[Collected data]
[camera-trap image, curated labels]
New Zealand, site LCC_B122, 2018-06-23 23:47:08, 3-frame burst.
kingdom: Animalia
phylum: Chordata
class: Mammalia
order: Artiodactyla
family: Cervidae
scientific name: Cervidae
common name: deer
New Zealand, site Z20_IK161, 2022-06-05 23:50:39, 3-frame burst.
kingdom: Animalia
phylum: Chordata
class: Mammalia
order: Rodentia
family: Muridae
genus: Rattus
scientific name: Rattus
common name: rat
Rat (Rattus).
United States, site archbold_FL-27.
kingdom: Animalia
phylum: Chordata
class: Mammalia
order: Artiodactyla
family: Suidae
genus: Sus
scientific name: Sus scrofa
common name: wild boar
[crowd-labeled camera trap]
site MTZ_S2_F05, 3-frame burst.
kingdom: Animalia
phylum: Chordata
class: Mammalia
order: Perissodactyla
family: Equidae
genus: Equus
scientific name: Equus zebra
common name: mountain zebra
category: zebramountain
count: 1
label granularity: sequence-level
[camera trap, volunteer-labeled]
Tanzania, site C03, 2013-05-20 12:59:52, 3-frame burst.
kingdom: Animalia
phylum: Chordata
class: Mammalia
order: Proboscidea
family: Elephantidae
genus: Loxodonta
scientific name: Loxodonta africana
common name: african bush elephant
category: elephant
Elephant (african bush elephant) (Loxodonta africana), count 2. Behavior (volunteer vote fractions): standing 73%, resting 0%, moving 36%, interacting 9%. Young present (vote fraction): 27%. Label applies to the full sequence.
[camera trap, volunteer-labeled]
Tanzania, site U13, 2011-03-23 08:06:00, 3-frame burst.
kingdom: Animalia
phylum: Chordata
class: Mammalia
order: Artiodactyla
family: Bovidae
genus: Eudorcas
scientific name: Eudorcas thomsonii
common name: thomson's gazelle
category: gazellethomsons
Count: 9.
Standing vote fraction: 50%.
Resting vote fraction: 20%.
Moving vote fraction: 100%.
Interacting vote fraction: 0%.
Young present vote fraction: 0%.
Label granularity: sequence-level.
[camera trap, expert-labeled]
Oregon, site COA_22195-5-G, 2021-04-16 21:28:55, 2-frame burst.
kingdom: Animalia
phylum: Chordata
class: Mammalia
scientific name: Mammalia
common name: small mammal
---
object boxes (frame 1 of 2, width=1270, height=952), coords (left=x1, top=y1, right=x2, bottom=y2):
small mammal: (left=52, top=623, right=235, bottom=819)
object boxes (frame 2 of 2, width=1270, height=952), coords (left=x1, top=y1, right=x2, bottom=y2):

> _How to complete this task_
Whenever the word "site" shows up in a line of the entries above, copy that line.

> _Answer space_
New Zealand, site LCC_B122, 2018-06-23 23:47:08, 3-frame burst.
New Zealand, site Z20_IK161, 2022-06-05 23:50:39, 3-frame burst.
United States, site archbold_FL-27.
site MTZ_S2_F05, 3-frame burst.
Tanzania, site C03, 2013-05-20 12:59:52, 3-frame burst.
Tanzania, site U13, 2011-03-23 08:06:00, 3-frame burst.
Oregon, site COA_22195-5-G, 2021-04-16 21:28:55, 2-frame burst.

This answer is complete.